INSTRUCTIONS
• a. Reproduce word for word the part of the essay about addicted parents that begins at the words "- You learn how to take" and stops after the words "no other choice.".
• b. According to the essay about addicted parents, why do children of addicts become self-sufficient and mature at a young age? Answer in one to three sentences.

Not all addicts are the same. Some will cheat, lie, and steal their way through life just to feel that high within their veins.
Others struggle. They try to be the better person and they try to straighten their life up but they are constantly getting dragged back down by the weight of the world and allowing the narcotic charms of drugs to “fix” it.
Unfortunately, I have seen both of these characteristics within my parents. Yes, I said parents. My father was addicted to meth, and he was addict #1. He would do anything he could to get his high. He would say anything he needed to say. My mother on the other hand, has struggled with her addiction for quite some time now. She’s currently doing wonderful but for as long as I can remember my mother has been fighting her own battles with drug addiction.
Growing up in this atmosphere has shaped me into the person I am today, learning from my parents mistakes. When the people you love the most are addicts, you learn more about drugs and more about life than most would learn in a lifetime. Here are 10 of the most important things you learn:
- You learn that you cannot help them if they do not want to be helped. You can beg and plead for them to live a better life. You can search and destroy every single piece of drug and paraphernalia in the house… but they will not stop. They have to want it for themselves, and until that day comes all you can do is pray that God will open their eyes to the horrible life they are living.
- You learn that drug addicts make the best liars. Most of the time, it’s the drugs talking. They will lie, beg, and plead for you to give them money for the “power bill” or “food” when it’s actually just going straight into their veins or lungs.
- You learn how to say no. I’ve learned how to say no to those parties on the college campus and no to the boy down the street who keeps asking me to sneak out at night. I’ve learned how to say “no I’m not giving you money”, “no I’m not taking you to the house down the street”, and “no I am not going to allow someone to sleep in my bed when they are obviously using”. To a 17 year old girl, these are things I should never have to worry about, but I learned how to say no because “no” means that maybe they will go atleast one day without it.
- You learn how important it is to keep a promise. I can’t count how many times my parents have promised me something, and then failed miserably at keeping that promise. Whether it was a new pair of shoes, or a court-mandated visitation with my father, too many promises have been broken. I will never put anyone through the pain that my parents put me through with their broken promises.
- You learn the value of life itself. There is absolutely nothing more painful than to watch someone you love the most act the way that they do on drugs. I can’t count how many times I was scared to walk into the house in fear of seeing my father or mother on the floor lifeless. Or how many times I woke up in the middle of the night worried about whether or not they would wake up the next morning. Having addicts for parents teaches you that the future is uncertain, and that at any given moment you could lose everything that means the most to you.
- You learn how to love someone from a distance. No matter how much they hurt you, no matter what they do to you.. they are your parents. And you love them.
- You learn how to take care of yourself at a really young age. Countless mornings of waking up on your own, making a bowl of cereal, and turning on cartoons for yourself wondering where your parents are this time and when they will be returning home. Children who grow up in “normal homes” wake up to smiling faces and breakfast while their mom goes on a jog before starting off with her friends for a Sunday Morning Brunch. We wake up atleast 3 hours before our parents even think about getting out of bed. You become very self-sufficient and very mature at a young age because you have no other choice.

INPUT DATA
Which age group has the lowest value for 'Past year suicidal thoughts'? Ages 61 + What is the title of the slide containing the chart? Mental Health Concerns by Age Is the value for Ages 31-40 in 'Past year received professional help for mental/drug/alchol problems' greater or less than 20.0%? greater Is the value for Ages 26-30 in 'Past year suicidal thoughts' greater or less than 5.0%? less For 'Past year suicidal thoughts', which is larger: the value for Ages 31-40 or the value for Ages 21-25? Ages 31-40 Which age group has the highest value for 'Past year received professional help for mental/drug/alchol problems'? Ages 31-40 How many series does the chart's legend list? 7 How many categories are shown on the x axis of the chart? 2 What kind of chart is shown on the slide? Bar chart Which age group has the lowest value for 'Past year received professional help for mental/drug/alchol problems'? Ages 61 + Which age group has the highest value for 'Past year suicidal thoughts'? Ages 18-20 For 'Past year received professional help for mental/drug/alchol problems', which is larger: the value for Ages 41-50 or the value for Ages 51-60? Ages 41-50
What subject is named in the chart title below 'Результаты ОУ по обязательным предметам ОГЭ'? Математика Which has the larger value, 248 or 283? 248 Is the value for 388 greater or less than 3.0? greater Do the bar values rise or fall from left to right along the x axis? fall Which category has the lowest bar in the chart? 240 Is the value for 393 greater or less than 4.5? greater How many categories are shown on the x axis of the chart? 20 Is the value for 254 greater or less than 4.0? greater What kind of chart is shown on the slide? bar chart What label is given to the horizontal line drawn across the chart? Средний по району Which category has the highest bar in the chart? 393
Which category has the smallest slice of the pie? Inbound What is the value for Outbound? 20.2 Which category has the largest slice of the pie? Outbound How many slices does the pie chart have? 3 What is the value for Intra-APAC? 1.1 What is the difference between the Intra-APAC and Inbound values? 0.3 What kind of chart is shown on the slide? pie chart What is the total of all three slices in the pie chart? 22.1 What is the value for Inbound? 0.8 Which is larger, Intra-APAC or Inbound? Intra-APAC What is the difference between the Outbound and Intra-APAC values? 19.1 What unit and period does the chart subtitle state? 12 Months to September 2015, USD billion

SOLUTIONS
• a.
- You learn how to take care of yourself at a really young age. Countless mornings of waking up on your own, making a bowl of cereal, and turning on cartoons for yourself wondering where your parents are this time and when they will be returning home. Children who grow up in “normal homes” wake up to smiling faces and breakfast while their mom goes on a jog before starting off with her friends for a Sunday Morning Brunch. We wake up atleast 3 hours before our parents even think about getting out of bed. You become very self-sufficient and very mature at a young age because you have no other choice.

• b. They become self-sufficient and mature early because they have no other choice. They wake up on their own, make a bowl of cereal, and turn on cartoons for themselves while their parents are gone or still asleep.